Ende des 19. Jahrhunderts: Die ersten Arbeitergesetze werden beschlossen, diese schränken die Sonntagsarbeit ein.

1919: Die Weimarer Reichsverfassung legt in Artikel 139 fest: „Der Sonntag und die staatlich anerkannten Feiertage bleiben als Tage der Arbeitsruhe und der seelischen Erhebung gesetzlich geschützt.“

1949: Nach Artikel 140 des Grundgesetzes von 1949 ist der Artikel 139 der Weimarer Verfassung „Bestandteil dieses Grundgesetzes“.
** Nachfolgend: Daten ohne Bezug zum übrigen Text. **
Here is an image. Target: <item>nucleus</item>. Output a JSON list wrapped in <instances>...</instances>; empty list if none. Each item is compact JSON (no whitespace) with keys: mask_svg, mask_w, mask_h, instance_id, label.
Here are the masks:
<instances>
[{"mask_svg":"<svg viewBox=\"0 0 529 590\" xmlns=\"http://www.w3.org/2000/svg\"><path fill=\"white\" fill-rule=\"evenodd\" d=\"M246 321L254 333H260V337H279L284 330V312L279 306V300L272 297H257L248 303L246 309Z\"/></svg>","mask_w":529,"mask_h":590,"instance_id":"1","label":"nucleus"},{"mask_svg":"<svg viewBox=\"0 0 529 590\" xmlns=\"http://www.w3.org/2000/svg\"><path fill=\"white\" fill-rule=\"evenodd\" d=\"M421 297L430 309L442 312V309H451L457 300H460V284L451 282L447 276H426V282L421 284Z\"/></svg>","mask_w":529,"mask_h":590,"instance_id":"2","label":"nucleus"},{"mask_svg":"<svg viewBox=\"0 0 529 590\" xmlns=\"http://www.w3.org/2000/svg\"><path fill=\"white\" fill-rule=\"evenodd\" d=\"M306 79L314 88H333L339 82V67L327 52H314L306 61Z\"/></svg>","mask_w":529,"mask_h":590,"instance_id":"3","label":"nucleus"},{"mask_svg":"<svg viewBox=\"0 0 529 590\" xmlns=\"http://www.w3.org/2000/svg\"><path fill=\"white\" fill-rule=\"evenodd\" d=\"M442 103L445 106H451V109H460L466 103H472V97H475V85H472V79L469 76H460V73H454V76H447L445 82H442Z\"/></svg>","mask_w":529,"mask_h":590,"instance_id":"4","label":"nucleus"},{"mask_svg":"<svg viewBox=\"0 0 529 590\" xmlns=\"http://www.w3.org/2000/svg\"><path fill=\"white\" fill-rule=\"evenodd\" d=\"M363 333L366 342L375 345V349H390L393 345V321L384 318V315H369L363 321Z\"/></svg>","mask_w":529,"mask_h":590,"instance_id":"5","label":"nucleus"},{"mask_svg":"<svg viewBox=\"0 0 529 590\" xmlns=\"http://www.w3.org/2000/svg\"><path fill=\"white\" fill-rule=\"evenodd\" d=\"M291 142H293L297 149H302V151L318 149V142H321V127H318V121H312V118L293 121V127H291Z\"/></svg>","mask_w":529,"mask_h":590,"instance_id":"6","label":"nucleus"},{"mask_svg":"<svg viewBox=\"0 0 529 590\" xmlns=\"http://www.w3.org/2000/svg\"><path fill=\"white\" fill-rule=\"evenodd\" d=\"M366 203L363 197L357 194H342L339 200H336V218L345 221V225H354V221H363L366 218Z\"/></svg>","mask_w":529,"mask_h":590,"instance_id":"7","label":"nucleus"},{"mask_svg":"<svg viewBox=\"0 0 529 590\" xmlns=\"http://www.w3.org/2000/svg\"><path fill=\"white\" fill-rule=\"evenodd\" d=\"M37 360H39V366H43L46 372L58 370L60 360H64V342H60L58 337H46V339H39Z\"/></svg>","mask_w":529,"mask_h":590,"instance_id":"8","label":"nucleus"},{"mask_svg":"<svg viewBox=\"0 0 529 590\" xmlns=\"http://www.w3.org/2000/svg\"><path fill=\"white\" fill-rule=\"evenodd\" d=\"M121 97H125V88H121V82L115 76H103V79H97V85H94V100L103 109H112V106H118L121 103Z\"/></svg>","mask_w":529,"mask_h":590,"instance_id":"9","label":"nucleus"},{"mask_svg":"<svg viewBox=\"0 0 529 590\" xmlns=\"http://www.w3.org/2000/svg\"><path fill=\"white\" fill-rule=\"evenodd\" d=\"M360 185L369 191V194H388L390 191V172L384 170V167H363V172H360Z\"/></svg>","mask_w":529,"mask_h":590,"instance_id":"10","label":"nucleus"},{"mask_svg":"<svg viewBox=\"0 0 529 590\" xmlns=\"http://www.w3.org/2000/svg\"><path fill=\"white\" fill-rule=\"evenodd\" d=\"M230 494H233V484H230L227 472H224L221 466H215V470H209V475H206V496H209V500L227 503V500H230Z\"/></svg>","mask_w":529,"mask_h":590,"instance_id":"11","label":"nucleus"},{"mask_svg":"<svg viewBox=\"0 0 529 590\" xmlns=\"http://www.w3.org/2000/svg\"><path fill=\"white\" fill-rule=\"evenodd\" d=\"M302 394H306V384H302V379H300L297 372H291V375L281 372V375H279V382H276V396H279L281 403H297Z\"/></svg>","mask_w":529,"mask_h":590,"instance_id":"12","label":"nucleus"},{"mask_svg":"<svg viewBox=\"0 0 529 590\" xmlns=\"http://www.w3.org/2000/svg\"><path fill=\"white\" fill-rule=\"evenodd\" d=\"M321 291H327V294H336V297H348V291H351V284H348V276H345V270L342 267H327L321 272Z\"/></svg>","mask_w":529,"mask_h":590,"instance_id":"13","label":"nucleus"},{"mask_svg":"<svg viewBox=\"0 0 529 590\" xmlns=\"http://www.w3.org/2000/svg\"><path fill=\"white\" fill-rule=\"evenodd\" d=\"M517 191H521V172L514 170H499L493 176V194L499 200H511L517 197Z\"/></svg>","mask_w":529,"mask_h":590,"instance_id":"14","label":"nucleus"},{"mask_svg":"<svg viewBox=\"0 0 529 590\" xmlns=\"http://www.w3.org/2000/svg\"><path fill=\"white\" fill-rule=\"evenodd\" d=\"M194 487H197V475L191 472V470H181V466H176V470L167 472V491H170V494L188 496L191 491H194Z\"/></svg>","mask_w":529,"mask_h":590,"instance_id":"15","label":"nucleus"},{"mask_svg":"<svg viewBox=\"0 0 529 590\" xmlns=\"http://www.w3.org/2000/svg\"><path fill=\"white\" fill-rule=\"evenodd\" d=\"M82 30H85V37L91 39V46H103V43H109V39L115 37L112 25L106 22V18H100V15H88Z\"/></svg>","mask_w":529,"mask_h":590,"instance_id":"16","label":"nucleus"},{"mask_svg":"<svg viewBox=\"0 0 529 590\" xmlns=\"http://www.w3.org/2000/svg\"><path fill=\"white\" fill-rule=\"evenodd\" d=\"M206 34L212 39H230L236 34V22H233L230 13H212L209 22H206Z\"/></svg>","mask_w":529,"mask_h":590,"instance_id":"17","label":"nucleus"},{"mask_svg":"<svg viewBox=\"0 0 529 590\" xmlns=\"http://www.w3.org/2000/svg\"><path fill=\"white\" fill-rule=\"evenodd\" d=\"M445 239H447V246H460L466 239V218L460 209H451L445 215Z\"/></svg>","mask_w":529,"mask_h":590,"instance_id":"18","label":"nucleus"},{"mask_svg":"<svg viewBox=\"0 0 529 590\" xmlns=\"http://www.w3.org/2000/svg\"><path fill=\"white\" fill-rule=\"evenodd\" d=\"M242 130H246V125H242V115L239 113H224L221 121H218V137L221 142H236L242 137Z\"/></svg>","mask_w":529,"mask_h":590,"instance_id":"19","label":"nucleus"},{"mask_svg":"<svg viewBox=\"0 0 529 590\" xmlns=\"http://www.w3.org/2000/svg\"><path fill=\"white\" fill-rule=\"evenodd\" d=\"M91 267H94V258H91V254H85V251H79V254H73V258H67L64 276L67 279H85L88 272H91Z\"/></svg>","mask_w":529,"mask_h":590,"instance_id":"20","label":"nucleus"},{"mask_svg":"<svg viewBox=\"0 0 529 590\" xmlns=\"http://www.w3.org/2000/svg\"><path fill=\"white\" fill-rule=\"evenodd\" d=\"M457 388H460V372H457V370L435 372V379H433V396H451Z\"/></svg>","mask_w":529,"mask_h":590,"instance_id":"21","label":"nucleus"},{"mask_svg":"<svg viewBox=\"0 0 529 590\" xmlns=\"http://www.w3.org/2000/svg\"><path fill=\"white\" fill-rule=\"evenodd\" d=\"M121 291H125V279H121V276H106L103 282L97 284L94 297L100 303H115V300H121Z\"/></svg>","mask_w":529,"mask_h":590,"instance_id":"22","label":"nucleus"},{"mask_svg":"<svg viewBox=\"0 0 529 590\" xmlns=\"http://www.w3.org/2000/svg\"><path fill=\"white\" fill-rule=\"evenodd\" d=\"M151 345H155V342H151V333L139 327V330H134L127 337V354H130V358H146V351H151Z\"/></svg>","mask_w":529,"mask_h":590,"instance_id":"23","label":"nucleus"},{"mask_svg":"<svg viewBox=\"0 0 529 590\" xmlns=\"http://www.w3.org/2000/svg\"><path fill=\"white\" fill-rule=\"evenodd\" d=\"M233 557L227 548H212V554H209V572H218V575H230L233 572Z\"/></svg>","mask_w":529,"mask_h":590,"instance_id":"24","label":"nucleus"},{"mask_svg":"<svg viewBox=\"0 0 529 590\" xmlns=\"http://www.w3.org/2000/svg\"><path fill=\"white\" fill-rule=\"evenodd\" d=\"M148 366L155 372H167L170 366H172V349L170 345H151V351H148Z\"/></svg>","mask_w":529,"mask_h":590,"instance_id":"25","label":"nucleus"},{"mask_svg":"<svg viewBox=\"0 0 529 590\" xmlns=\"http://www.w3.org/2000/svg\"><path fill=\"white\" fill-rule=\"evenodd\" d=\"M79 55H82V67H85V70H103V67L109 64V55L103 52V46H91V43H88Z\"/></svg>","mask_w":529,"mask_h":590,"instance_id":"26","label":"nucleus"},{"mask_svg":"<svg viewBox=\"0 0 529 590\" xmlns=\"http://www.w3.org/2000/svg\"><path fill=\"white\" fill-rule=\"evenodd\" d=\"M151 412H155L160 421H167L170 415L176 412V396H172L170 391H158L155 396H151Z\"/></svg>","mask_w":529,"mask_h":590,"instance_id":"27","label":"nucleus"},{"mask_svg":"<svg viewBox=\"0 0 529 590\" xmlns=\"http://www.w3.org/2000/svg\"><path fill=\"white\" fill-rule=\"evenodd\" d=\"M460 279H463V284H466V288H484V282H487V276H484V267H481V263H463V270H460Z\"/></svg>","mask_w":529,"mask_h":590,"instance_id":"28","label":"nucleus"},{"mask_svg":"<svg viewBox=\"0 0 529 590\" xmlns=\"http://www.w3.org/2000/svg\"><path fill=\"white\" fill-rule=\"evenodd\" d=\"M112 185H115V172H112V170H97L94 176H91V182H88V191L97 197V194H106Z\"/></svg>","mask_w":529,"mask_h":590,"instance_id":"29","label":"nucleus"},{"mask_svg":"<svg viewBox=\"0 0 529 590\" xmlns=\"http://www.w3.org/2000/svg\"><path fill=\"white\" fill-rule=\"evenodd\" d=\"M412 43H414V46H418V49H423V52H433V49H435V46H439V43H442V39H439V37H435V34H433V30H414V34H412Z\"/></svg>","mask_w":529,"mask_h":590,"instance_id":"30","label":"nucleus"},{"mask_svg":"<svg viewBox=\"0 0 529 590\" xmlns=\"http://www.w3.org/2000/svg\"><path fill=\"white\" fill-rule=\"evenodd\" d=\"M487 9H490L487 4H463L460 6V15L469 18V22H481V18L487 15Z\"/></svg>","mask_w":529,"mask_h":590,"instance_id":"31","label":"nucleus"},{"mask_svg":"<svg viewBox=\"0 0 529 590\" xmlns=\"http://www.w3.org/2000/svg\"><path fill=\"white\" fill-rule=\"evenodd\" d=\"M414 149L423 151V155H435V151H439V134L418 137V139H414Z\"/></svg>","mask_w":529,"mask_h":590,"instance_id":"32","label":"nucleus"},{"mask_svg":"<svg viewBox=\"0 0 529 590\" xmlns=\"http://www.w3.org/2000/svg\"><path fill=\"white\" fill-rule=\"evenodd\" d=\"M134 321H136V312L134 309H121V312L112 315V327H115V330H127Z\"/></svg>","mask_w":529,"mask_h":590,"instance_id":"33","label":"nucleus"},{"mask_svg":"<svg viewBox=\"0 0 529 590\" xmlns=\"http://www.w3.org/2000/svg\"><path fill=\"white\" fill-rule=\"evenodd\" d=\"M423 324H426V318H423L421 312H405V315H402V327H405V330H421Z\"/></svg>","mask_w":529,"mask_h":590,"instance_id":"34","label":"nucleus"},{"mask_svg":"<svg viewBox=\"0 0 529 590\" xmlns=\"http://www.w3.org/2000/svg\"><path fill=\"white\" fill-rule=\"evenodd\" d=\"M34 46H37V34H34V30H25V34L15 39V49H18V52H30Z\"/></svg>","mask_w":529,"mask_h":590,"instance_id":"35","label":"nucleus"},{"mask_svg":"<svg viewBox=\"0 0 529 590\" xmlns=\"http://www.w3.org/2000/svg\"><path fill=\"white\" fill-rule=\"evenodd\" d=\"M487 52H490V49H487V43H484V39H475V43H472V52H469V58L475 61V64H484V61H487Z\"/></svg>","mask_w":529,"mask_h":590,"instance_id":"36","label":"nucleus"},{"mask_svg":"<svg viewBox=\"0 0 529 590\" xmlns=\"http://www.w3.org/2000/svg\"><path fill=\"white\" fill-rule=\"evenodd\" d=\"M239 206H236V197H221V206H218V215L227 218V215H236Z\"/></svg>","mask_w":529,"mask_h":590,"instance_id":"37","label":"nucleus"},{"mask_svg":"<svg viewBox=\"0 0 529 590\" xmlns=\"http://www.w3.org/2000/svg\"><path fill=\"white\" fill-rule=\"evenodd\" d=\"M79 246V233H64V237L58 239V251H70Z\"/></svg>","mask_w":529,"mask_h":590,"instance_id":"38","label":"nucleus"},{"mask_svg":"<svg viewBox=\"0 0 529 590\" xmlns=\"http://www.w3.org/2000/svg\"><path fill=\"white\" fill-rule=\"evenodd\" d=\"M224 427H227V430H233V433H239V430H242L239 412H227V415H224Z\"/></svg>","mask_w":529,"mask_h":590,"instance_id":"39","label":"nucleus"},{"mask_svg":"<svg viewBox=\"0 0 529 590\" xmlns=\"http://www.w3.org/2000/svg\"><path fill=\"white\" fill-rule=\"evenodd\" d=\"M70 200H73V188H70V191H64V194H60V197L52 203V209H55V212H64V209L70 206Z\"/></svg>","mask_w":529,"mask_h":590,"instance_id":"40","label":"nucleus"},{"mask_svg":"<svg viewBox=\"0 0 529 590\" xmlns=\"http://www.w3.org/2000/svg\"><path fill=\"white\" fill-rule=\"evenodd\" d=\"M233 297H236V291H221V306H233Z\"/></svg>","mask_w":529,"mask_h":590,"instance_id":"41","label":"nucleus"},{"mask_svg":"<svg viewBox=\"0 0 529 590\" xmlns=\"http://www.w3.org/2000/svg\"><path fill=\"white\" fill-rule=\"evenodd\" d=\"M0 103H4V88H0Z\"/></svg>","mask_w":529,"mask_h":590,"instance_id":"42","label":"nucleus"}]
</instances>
1980er Jahre: Seitens FDP, Teilen der CDU/CSU und den großen Einzelhandelsunternehmen wurden die Ladenschlussgesetze in Frage gestellt. Die Folge davon war die Aufweichung der Sonntagsruhe. Dazu gehört z. B. der „verkaufsoffene Sonntag“.

2006: Durch die Föderalismusrefom wird die Diskussion um den Sonntagsschutz wieder entfacht, die insbesondere die Gesetzgebung zwischen Bund und Ländern neu regelt.
Damit wird auch der Ladenschluss zur Ländersache, die Länder haben die Freiheit, die Anzahl der verkaufsoffenen Sonntage selbst zu bestimmen. Mit zehn Sonntagen, an denen Geschäfte ihre Türen öffnen dürfen, steht Berlin deutschlandweit an der Spitze. Die meisten Länder geben vier Sonntage frei.